Human Immunology through the Lens of Evolutionary Genetics
Lluis Quintana-Murci, Institut Pasteur
Tuesday May 4, 12-1pm
Zoom Link: https:/mcgill.zoom.us/j/91589192037
Abstract: Unravelling the contributions of host and environmental factors to inter-individual and inter-population variability in immune responses is crucial to understand immune pathology. There is growing biomedical interest in studies of the variation of the immune response and its determinants in the healthy population ¾ in a strategy known as systems or population immunology. Here, I will present our recent studies aiming to dissect the genetic, non-genetic and evolutionary determinants of immune response variation. The role played by pathogens in shaping human immune diversity is clearly attested by population genetic studies, indicating that immunity and host defense functions are among those most frequently subject to natural selection.
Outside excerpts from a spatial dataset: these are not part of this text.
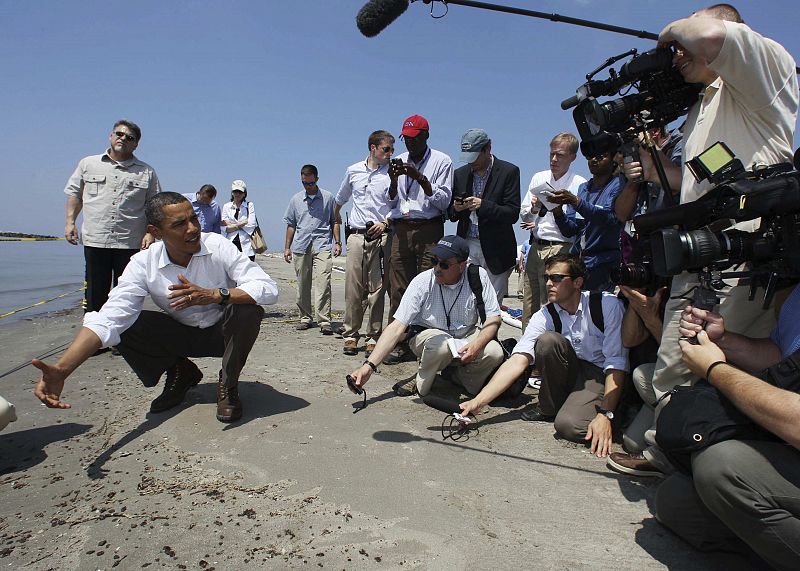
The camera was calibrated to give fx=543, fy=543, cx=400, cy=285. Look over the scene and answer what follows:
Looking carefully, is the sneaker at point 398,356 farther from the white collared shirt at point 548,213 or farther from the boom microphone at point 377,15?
the boom microphone at point 377,15

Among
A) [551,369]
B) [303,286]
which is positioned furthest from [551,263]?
[303,286]

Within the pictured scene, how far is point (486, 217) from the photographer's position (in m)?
4.74

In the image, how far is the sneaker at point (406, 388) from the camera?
4.05 meters

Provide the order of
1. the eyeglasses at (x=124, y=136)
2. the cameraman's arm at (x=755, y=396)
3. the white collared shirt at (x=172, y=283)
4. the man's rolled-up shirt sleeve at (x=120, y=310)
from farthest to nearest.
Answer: the eyeglasses at (x=124, y=136) < the white collared shirt at (x=172, y=283) < the man's rolled-up shirt sleeve at (x=120, y=310) < the cameraman's arm at (x=755, y=396)

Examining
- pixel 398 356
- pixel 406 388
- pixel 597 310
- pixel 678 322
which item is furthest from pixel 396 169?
pixel 678 322

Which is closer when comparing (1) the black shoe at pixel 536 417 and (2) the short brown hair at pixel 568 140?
(1) the black shoe at pixel 536 417

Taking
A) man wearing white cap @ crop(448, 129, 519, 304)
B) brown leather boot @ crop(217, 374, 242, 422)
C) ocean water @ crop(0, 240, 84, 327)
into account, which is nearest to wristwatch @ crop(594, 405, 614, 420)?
man wearing white cap @ crop(448, 129, 519, 304)

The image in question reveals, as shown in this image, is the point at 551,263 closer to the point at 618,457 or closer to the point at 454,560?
the point at 618,457

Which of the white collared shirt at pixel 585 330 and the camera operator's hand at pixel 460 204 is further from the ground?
the camera operator's hand at pixel 460 204

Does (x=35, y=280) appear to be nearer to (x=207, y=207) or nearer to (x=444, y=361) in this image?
(x=207, y=207)

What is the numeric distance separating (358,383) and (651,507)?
1.67 meters

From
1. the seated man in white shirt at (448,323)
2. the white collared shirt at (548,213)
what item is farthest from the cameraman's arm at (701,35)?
the white collared shirt at (548,213)

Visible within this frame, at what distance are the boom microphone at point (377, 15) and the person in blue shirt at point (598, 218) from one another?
5.19 ft

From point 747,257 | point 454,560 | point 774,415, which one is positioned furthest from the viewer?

Notably, we have shown that population adaptation to novel pathogen pressures can be facilitated by the acquisition, via admixture, of advantageous alleles from local “adapted” populations, such as Neanderthals or modern humans. I will also discuss our work on how genetic variation affects the diversity of molecular phenotypes (i.e., gene expression-eQTL, alternative splicing-sQTL, and DNA methylation-meQTL), and highlight the importance of inferring the causality behind the detected associations between genetic, epigenetic and transcriptional variation. Finally, I will present our most recent data on how adopting an evolutionary genetics approach can inform the history of human exposure to major infectious diseases, such as malaria and tuberculosis. The integration of population genetics and systems immunology thus holds great promise for the increased understanding of the factors driving immune response variation between individuals and populations, with impacts on infectious disease risk.